The passageway was too small for him. He changed his position, trying to get comfortable. "Normally, we'd have taken time to buttress everything, but we're on the run. We're violating all kinds of regulations being in here at all. If something goes, somebody may get killed." He frowned. "And I'll be responsible."

"You?"

"Yes."

"Then close the place down."

"It's not that easy, Hutch. I probably should do that. But Henry is desperate."

Eddie Juliana had no time to waste. "Red tags first," he said. Hutch glanced around at stacks of cases, most of them empty; and at rows of artifacts: clay vessels, tools, machines, chunks of engraved stone. Some cases were sealed. These were labeled in red, yellow, and blue.

"Okay," she said, not certain what she was to do with the red tags.

Eddie moved around the storeroom with the energy of a rabbit in heat. He ducked behind crates, gave anxious directions to someone over his commlink, hurried in and out checking items on his inventory.

He stopped and gazed at Hutch. "You were planning on helping, right?"

Hutch sighed. "Tell me what you want done."

He was thin and narrow with red hair and a high-pitched voice. More than any of the others, he seemed driven by events. Hutch never saw him smile, never saw him relax. He struck her as one of those unfortunate people who see the downside of everything. He was young, and she could not imagine his taking a moment to enjoy himself. "Sub's waiting," he said. "There's a cart by the door, ready to go. Take it over. Carson'11 be there to unload. You come back. I need you here."

"Okay."

"You really did come in the Wink, right?"

"Yes."

"That's good. I didn't trust them not to change their minds, try to save a buck, and send a packet for the evacuation."

She looked around at the rows of artifacts. "Is this everything?"

"There are three more storerooms. All full."

"Okay," she said. "We've got plenty of space. But I'm not sure there's going to be time."
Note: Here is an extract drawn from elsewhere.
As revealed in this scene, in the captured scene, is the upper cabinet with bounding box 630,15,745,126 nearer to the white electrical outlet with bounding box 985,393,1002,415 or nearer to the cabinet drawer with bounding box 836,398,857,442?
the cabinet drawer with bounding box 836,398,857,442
"You think I don't know that?" He stared morosely at a cylindrical lump of corrosion. "You know what that is?"

"No."

"It's a ten-thousand-year-old radio receiver." His fingers hovered over it, but did not touch it. "This is the case. Speaker here. Vacuum tubes back here, we think. It was a console." He swung toward her, and his brown, washed-out eyes grew hard. "It's priceless." His breast heaved, and he sounded very much like a man who was confronting ultimate stupidity. "These cases are filled with artifacts like this. They are carefully packed. Please be gentle with them."

Hutch did not bother to take offense. She drove the cart to the submarine bay, turned it over to Carson and a muscular graduate student whose name was Tommy Loughery, got Carson's opinion that Eddie was a basket case, and came back. "We have room on the sub for two more loads," she said.

"How much can your shuttle carry?"

"About two and a half times the capacity of the sub."

"And ours will carry about half that much." He looked around in dismay. "We're going to have to make a few trips. I'd hoped you'd have more capacity."

"Sorry."

Stacks of tablets piled on a tabletop caught her eye. They were filled with symbols, drawn with an artistic flair. "Can we read them?" she asked.

"No," he said.

"How old are they?"

"Six thousand years. They were good-luck talismans. Made by mixing animal fat with clay, and baking the result. As you can see, they last a long time."